Objective = In the records below, find the line containing "Looking among" and repeat it and every line after it exactly, without pictures.
[Start of Supplied data]
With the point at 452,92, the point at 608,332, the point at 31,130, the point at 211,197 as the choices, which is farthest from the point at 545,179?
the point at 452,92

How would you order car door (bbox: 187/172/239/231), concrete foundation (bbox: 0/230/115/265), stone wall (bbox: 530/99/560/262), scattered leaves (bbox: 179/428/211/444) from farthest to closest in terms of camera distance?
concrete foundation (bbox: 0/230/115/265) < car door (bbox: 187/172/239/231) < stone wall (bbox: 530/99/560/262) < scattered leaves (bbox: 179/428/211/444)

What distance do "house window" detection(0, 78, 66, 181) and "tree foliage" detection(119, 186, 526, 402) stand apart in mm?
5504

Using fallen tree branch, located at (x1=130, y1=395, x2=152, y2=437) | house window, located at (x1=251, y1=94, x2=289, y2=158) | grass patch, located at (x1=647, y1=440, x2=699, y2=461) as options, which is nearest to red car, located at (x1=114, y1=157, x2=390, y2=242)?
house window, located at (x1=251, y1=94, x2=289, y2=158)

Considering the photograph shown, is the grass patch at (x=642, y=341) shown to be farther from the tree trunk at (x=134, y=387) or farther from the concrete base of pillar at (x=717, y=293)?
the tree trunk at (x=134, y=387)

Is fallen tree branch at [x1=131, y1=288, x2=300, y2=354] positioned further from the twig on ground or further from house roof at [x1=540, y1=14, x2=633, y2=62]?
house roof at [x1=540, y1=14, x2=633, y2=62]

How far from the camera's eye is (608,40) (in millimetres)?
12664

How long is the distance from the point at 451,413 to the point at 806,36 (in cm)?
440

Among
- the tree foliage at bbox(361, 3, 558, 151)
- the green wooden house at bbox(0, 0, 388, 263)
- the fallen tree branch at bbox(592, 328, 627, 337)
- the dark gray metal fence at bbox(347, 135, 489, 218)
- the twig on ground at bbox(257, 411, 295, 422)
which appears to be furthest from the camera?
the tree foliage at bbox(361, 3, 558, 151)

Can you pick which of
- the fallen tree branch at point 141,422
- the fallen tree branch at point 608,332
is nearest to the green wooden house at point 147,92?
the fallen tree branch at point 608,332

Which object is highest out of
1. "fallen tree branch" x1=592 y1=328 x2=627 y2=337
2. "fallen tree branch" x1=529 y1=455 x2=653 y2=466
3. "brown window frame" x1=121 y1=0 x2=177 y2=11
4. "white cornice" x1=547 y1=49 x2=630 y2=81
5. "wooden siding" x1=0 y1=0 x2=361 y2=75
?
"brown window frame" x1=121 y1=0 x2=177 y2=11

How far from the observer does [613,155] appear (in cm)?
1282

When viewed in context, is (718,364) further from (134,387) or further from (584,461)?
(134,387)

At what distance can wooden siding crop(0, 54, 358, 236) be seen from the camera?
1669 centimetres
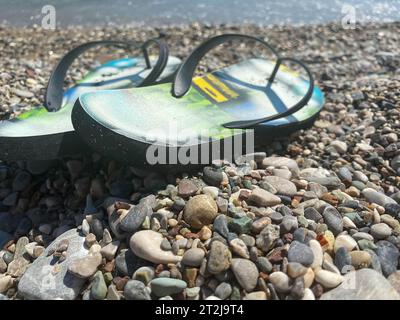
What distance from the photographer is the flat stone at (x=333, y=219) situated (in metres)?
1.66

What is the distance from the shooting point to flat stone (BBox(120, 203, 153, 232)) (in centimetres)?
161

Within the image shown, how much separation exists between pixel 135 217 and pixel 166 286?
0.33 metres

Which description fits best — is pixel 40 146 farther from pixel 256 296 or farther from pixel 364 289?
pixel 364 289

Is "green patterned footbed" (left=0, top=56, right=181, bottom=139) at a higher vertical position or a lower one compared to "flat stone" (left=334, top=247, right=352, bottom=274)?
higher

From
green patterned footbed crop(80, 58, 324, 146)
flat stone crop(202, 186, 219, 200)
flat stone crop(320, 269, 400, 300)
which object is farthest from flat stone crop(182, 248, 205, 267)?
green patterned footbed crop(80, 58, 324, 146)

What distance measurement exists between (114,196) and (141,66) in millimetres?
1561

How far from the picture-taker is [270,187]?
1.87 meters

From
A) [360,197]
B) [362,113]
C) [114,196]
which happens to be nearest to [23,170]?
[114,196]

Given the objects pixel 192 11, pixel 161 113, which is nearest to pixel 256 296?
pixel 161 113

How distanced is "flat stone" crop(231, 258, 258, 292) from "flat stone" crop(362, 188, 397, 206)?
800mm

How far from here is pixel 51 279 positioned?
1.56 meters

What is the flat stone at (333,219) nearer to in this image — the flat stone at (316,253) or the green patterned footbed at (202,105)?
the flat stone at (316,253)

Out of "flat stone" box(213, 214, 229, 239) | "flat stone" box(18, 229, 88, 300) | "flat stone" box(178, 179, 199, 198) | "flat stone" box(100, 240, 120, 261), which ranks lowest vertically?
"flat stone" box(18, 229, 88, 300)

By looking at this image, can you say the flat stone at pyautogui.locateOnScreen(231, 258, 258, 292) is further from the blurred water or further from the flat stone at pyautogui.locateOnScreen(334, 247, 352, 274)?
the blurred water
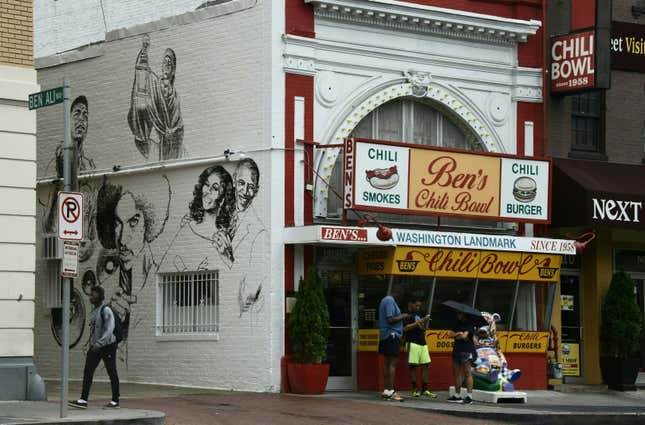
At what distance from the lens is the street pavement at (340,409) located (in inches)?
752

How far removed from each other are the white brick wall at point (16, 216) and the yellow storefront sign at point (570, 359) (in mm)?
12669

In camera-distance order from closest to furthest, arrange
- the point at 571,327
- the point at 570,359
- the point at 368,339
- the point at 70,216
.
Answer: the point at 70,216 → the point at 368,339 → the point at 570,359 → the point at 571,327

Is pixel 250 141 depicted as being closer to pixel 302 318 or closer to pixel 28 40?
pixel 302 318

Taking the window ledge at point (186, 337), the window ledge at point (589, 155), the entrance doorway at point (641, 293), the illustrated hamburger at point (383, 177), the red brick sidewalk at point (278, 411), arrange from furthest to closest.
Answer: the entrance doorway at point (641, 293) → the window ledge at point (589, 155) → the window ledge at point (186, 337) → the illustrated hamburger at point (383, 177) → the red brick sidewalk at point (278, 411)

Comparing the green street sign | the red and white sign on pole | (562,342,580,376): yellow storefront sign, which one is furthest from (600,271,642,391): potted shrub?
the red and white sign on pole

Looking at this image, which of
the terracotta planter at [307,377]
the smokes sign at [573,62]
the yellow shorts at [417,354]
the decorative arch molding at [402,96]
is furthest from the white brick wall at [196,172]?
the smokes sign at [573,62]

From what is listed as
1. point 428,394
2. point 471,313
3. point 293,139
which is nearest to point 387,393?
point 428,394

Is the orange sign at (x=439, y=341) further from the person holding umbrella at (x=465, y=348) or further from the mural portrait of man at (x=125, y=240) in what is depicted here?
the mural portrait of man at (x=125, y=240)

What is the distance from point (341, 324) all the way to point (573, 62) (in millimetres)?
7375

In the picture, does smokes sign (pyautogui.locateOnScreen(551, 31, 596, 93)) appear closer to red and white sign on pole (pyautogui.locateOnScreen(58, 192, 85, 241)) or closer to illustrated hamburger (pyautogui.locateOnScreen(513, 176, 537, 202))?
illustrated hamburger (pyautogui.locateOnScreen(513, 176, 537, 202))

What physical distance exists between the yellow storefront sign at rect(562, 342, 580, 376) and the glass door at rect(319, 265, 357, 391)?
560 centimetres

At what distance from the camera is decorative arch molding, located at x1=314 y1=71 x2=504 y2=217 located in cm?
2423

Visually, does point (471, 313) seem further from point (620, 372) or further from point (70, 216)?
point (70, 216)

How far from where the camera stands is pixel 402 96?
25594 millimetres
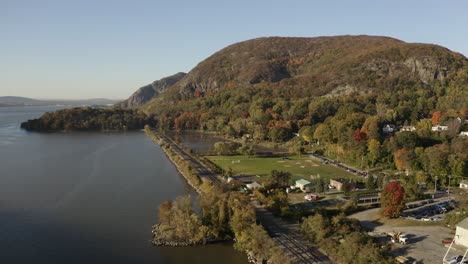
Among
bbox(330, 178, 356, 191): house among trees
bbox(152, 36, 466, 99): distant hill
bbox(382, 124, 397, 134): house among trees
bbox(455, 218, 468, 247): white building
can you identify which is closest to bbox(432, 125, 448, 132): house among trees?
bbox(382, 124, 397, 134): house among trees

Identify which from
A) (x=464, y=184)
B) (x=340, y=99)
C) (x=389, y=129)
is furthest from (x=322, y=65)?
(x=464, y=184)

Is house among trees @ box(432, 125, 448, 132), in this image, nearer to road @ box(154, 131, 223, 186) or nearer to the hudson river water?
road @ box(154, 131, 223, 186)

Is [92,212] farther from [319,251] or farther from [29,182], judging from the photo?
[319,251]

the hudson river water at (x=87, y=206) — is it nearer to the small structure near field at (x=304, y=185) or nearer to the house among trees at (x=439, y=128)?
the small structure near field at (x=304, y=185)

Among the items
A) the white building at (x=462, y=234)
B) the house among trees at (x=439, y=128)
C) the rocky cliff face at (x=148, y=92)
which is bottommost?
the white building at (x=462, y=234)

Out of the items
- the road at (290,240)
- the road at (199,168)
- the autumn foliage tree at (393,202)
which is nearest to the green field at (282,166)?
the road at (199,168)

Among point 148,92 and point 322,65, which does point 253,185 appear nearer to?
point 322,65

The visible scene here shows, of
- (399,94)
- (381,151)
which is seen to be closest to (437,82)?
(399,94)
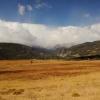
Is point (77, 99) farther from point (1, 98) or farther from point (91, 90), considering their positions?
point (1, 98)

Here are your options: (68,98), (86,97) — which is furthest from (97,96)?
(68,98)

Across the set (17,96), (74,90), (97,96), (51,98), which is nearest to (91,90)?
(74,90)

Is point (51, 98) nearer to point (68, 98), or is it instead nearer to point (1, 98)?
point (68, 98)

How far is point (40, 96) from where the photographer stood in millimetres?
24656

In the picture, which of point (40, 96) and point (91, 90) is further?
point (91, 90)

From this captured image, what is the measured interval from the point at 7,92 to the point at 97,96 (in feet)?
32.5

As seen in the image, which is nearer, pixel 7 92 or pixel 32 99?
pixel 32 99

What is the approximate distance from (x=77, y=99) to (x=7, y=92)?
28.2 feet

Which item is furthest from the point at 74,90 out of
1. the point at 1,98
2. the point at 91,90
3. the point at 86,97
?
the point at 1,98

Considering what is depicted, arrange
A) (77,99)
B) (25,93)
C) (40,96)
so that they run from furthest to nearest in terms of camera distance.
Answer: (25,93) < (40,96) < (77,99)

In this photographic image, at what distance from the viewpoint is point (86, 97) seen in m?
23.8

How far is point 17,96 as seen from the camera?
25.2 metres

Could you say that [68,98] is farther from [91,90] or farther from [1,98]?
[1,98]

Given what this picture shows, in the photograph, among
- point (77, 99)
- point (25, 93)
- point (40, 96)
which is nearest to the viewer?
point (77, 99)
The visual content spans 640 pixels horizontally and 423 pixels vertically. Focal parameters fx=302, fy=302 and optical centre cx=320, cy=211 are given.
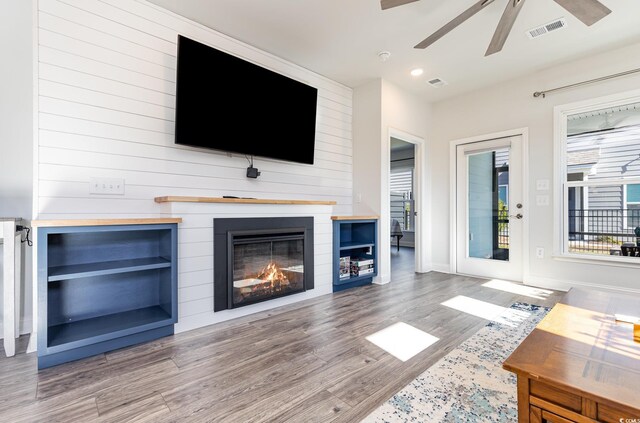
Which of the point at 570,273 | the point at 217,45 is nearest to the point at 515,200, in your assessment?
the point at 570,273

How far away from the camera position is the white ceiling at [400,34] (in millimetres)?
2559

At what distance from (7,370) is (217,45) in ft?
9.59

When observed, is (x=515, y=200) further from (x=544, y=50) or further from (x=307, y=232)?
(x=307, y=232)

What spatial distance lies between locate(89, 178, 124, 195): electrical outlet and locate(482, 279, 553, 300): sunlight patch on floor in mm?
4033

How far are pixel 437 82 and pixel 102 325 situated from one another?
174 inches

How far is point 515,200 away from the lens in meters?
→ 4.00

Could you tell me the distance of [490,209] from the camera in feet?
A: 13.9

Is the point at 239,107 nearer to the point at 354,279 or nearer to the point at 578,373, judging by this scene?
the point at 354,279

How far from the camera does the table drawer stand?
0.93 meters

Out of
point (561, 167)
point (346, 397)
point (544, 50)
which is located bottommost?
point (346, 397)

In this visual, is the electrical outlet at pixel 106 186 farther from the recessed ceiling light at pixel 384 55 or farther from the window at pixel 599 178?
the window at pixel 599 178

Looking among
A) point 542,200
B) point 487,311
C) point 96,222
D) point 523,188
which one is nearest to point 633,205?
point 542,200

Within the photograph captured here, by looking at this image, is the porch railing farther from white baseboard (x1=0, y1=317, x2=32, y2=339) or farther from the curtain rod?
white baseboard (x1=0, y1=317, x2=32, y2=339)

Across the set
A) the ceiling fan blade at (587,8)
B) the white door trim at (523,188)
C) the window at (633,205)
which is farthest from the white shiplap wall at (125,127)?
the window at (633,205)
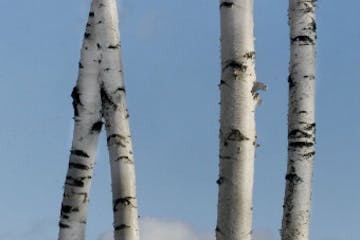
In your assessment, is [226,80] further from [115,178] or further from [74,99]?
[74,99]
[End of Supplied data]
Answer to this task =
Looking among
A) point 542,200
B) point 487,311
C) point 96,222
D) point 523,188
which one is nearest to point 633,205?
point 542,200

Within the photograph captured here, by looking at this image, is the porch railing farther from white baseboard (x1=0, y1=317, x2=32, y2=339) or farther from the curtain rod?
white baseboard (x1=0, y1=317, x2=32, y2=339)

Across the set
A) the ceiling fan blade at (587,8)
B) the white door trim at (523,188)
C) the window at (633,205)
which is farthest from the white shiplap wall at (125,127)?
the window at (633,205)
In your assessment, is [226,80] further from [115,178] or further from [74,99]?
[74,99]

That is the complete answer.